Литмир - Электронная Библиотека
A
A

В тот день книги Хвольсона я в школу не взял, но это не имело значения: я помнил каждую страницу. И мог подробно — в меру собственного малопонимания — пересказать важнейшие факты. Но я растерялся. Мне было трудно — Сергей Станиславович поставил меня в тупик: яйцо чванливо уселось за парту, чтобы учить курицу.

Впрочем, стеснение скоро прошло. Книга была такой захватывающей, что все постороннее стушевалось, а язык у меня всегда двигался свободно. Я увлекся своим рассказом.

Сергей Станиславович слушал внимательно, часто подавал реплики — и они были настолько к месту, что, еще не окончив рассказа, я смутно, но безошибочно ощутил: узнав от меня о новых открытиях, он разобрался в них гораздо лучше, чем я.

— Как интересно! Как необыкновенно, Сережа! — сказал он задумчиво. — Воистину новое миропонимание. А я так погрузился в нашу школьную физику, что перестал выходить за ее пределы. В гражданскую вообще было не до преподавания: мне иногда казалось, что я никогда не увижу школы.

— Завтра я принесу вам книгу Хвольсона.

— Не надо. Теперь я читаю медленно. Ты, наверное, одолел ее в три-четыре дня, а мне понадобится три-четыре недели. Мы сделаем по-другому, Сережа. Ты молодой, жадно кидаешься на все новое, быстро все усваиваешь. Давай устроим содружество: ты станешь сообщать мне обо всем интересном. Но не как вчера, не при всем классе, — ребята начнут посмеиваться, а я хочу по-серьезному. Ты будешь учить у меня школьную физику, а раз в неделю или две мы, как сегодня, посидим вдвоем, и ты мне расскажешь о том, что происходит в новой науке.

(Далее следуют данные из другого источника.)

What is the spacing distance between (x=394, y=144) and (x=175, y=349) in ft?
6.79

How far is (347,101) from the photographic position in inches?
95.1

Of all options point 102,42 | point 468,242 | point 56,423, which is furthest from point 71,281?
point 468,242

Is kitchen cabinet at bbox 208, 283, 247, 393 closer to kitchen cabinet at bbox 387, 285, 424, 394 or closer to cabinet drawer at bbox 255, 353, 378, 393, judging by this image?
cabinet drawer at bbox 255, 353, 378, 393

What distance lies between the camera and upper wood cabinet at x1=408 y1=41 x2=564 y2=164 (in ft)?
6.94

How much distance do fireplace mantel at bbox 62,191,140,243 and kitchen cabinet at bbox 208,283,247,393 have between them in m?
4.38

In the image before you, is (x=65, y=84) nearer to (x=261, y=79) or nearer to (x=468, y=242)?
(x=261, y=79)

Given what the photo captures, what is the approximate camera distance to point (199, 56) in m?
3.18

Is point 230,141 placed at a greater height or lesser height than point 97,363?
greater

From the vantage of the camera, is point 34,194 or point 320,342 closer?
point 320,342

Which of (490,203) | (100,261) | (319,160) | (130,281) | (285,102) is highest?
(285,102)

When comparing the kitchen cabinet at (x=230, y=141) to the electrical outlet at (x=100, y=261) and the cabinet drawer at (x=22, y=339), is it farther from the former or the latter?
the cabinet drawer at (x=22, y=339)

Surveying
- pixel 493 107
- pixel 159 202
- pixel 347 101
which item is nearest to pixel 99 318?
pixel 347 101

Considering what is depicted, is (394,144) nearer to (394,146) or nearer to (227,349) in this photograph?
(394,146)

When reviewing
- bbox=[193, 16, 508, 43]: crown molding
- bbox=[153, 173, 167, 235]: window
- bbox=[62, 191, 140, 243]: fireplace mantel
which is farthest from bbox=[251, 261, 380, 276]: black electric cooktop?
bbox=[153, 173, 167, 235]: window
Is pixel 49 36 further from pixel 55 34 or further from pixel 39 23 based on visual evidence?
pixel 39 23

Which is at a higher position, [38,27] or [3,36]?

Какие-то книги я у тебя возьму, чтобы почитать, где-то мне хватит твоего объяснения. Не возражаешь, Сережа?

— Сделаю, как вы хотите, Сергей Станиславович.

Я начал багроветь от стыда. Он продолжал — так же ласково.

— Я ведь почему прошу, Сережа? Ты уже вырос, можешь меня понять. Я по отцу поляк, а пишут, что поляки — самый гордый народ в мире. Я в это не верю, мало ли что придумывают о разных нациях, да ведь без причины и ложь не солжешь. Когда я был в твоем возрасте (очень давно — еще при царе миротворце, до Николая Кровавого) мама частенько мне говорила: «Задираешь нос выше лба!» Вчера всю ночь плохо спал — так было обидно, что опозорился перед учениками.

Я воскликнул чуть не плача:

— Сергей Станиславович, честное пионерское, я не хотел…

— Знаю, знаю, — мягко прервал он меня. — Ты хотел поделиться удивительными открытиями, хотел вместе со мной порадоваться, что в науке совершается революция. И спасибо тебе за твое желание и твой интерес — это ведь и мне похвала, что ты читаешь такие книги… А получилось не совсем удачно. И потому, Сережа, просьба: когда захочешь похвалиться, подумай, как примут нас с тобой ученики. Молодые всегда опережают стариков — это их право, их доля. Это старческая заслуга, что молодежь идет дальше. Но только бы без пренебрежения, без унижений…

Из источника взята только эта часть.